その時、出発前のバーバーの言葉が思い起こされた。「この旅において、私は苦しむ者たちにお仕えいたします。」
列車の旅のあいだの軽食として、煎ったひよこ豆、チーズ、パンが買われた。バーバーはパドリに、ご自身がサドゥーの足に触れる際にダクシナーとして硬貨を幾枚か渡せるよう、釣り銭を十分に手元に用意しておくよう指示した。

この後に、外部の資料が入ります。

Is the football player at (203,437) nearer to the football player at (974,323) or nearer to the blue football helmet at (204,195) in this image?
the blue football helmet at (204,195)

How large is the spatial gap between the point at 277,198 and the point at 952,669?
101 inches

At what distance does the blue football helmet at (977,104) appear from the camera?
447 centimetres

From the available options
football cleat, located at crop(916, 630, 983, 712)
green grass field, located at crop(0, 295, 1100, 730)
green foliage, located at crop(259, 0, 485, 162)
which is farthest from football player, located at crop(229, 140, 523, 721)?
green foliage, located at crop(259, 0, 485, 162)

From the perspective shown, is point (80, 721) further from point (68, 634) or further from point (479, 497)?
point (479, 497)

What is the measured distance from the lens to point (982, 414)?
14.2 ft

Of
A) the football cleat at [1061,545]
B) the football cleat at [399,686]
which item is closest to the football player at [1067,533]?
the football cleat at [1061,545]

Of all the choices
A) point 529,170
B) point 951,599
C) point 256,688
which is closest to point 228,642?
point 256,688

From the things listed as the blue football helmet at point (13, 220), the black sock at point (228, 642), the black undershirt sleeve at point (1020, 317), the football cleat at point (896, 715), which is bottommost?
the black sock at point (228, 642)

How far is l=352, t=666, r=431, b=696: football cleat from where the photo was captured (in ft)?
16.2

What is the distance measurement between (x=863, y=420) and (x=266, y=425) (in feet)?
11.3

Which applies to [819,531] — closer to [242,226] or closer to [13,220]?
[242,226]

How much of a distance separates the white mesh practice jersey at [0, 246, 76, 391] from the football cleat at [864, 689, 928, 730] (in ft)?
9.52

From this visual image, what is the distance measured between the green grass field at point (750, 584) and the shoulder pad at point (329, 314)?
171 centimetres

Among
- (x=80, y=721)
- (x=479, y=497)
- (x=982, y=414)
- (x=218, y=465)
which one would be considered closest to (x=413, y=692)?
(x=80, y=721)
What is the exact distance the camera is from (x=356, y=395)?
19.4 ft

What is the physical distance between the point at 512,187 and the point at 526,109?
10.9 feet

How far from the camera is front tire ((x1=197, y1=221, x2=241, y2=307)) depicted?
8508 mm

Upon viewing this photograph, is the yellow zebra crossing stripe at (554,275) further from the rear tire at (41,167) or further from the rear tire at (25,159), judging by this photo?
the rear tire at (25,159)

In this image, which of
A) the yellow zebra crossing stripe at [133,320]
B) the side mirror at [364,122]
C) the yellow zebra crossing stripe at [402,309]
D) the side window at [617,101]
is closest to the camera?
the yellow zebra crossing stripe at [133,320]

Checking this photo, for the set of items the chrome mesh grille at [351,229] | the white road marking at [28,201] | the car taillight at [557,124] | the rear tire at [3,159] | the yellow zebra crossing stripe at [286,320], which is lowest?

洪水の被害により、ポルトノヴォへ向かう列車は一本しかなく、それさえも難航していた。切符売り場の近くは押し合いへし合いの大群衆で、切符の販売は止まっていた。パドリは切符を手にできないまま、バーバーが待つ場所へ戻った。バーバーは普段の三等席ではなく二等席の切符を取るよう告げたが、パドリはポルトノヴォ行きの唯一の列車に乗ろうとする殺到のせいで、何も手に入らないと訴えた。バーバーはパドリに、もっと早く切符を買うことに思い至らなかったとして叱った。状況に押されてダラムシャーラーへ戻らねばならなくなり、バーバーは不快の意を露わにした。
ダラムシャーラーで、バーバーは旅の間ずっと繰り返し口にする謎めいた言葉を発した。「私は5,000人のサドゥーの足に触れたいのです。そして彼らが私を罵り辱めてくださることを祈ります。それが私の神聖なる自我を引き裂き、私のバーバー性を打ち砕いてくれるからです!」
それからバーバーは主ラーマとウパスニ・マハラジの物語を語った。両者ともそれぞれインド各地を遍歴する間に多くの誹謗を受けた。
翌日、ポルトノヴォの代わりにニルギリ丘陵へ向かうことが決まった。一行は8月5日午後6時30分にマドラスを発ち、ウーティへ向かった。計画では翌日にメットゥパーラヤム・ジャンクション(バーバーが「ペトロリアム」と呼ぶ場所)に着き、そこで列車を乗り換えることになっていた。一行は客室で身を伸ばし、ほどなく眠りについた。翌朝、列車は次々と駅を通過していったが、メットゥパーラヤムはいっこうに姿を見せなかった。同乗者にそのことを尋ねると、その人は驚いた顔で一行を見て、この客室はメットゥパーラヤムへは行かないと言った。その客室は彼らが眠っている真夜中のうちに切り離され、別の列車に連結されていたのだった。
脚注
- 1.チョールトリーとは慈善団体が部屋と食事を提供する旅人のための休憩所で、ダラムシャーラやセラーイに類するものである。